1:Regression-Case Study
为什么在Loss function中,只考虑对w的正则化,而不考虑对b的正则化?
因为b是一条水平线,b对Loss function是否平滑几乎不产生影响。
1-Regression Demo
Ada-Gradient时会详细讲解这个技巧:小的learning rate导致要很多次迭代才能达到最优解,大的learning rate有可能会有巨幅震荡,也无法达到最优解。
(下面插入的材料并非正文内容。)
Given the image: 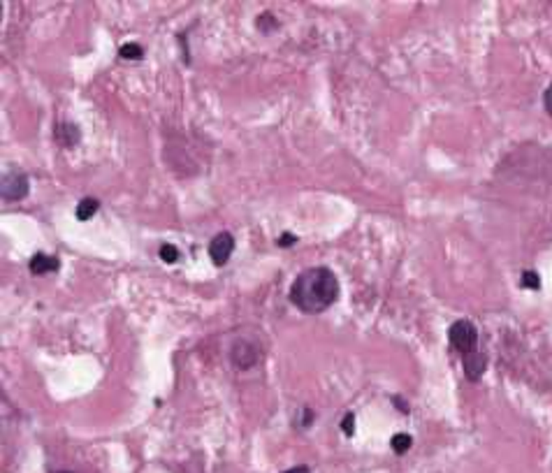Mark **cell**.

有一个调参的技巧,就是对w和b克制化的learning rate。
lr = 1
....................................
lr_b = 0
lr_w = 0
....................................
lr_b = lr_b + b_grad ** 2
lr_w = lr_w + w_grad ** 2
.................................
# update parameters.
b = b - lr/np.sqrt(lr_b)* b_grad
w = w- lr/np.sqrt(lr_w)* w_grad
2:Where does the error come from?
error due to “bias” and error due to “variance”。
简单的model(model set比较小,这个小的model set可能根本不包含真实的target model),bias大,variance小;
复杂的model(model set比较大,这个大的model set可能就包含真实的target model),bias小,variance大。
如果error来自于variance很大,那么就是overfitting;
如果error来自于bias很大,那么就是underfitting;
What to do with large bias?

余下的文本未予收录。